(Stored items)
· · · ·

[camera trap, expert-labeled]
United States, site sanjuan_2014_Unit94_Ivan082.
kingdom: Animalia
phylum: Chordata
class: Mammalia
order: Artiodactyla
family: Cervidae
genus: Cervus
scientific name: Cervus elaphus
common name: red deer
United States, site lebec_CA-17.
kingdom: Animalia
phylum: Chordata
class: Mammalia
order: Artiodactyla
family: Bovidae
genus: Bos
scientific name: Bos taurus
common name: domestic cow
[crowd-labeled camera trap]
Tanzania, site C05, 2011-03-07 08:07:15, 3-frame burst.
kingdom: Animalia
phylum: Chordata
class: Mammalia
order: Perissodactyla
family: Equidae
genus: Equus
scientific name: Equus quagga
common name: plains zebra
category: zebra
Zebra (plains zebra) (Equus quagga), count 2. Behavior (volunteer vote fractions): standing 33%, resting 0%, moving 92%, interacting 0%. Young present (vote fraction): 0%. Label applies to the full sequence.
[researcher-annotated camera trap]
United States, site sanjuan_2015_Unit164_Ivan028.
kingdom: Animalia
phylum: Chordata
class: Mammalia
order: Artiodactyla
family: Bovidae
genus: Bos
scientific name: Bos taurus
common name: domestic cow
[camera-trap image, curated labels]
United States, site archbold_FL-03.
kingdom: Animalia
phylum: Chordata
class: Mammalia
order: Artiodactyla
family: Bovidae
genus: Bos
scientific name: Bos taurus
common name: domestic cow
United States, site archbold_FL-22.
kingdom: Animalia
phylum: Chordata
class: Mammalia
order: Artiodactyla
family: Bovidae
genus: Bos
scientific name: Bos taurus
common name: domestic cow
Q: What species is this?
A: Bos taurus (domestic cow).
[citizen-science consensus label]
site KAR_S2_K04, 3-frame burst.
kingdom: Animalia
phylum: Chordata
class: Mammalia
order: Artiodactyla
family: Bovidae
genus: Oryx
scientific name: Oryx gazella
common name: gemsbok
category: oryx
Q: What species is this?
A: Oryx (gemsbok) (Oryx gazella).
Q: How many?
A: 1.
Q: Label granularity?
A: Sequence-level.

· · · ·

▶ _Required action_
Each line from the top of the records above through the line containing "[crowd-labeled camera trap]" needs to be transcribed exactly, and no line after it.

▶ _Answer to this task_
[camera trap, expert-labeled]
United States, site sanjuan_2014_Unit94_Ivan082.
kingdom: Animalia
phylum: Chordata
class: Mammalia
order: Artiodactyla
family: Cervidae
genus: Cervus
scientific name: Cervus elaphus
common name: red deer
United States, site lebec_CA-17.
kingdom: Animalia
phylum: Chordata
class: Mammalia
order: Artiodactyla
family: Bovidae
genus: Bos
scientific name: Bos taurus
common name: domestic cow
[crowd-labeled camera trap]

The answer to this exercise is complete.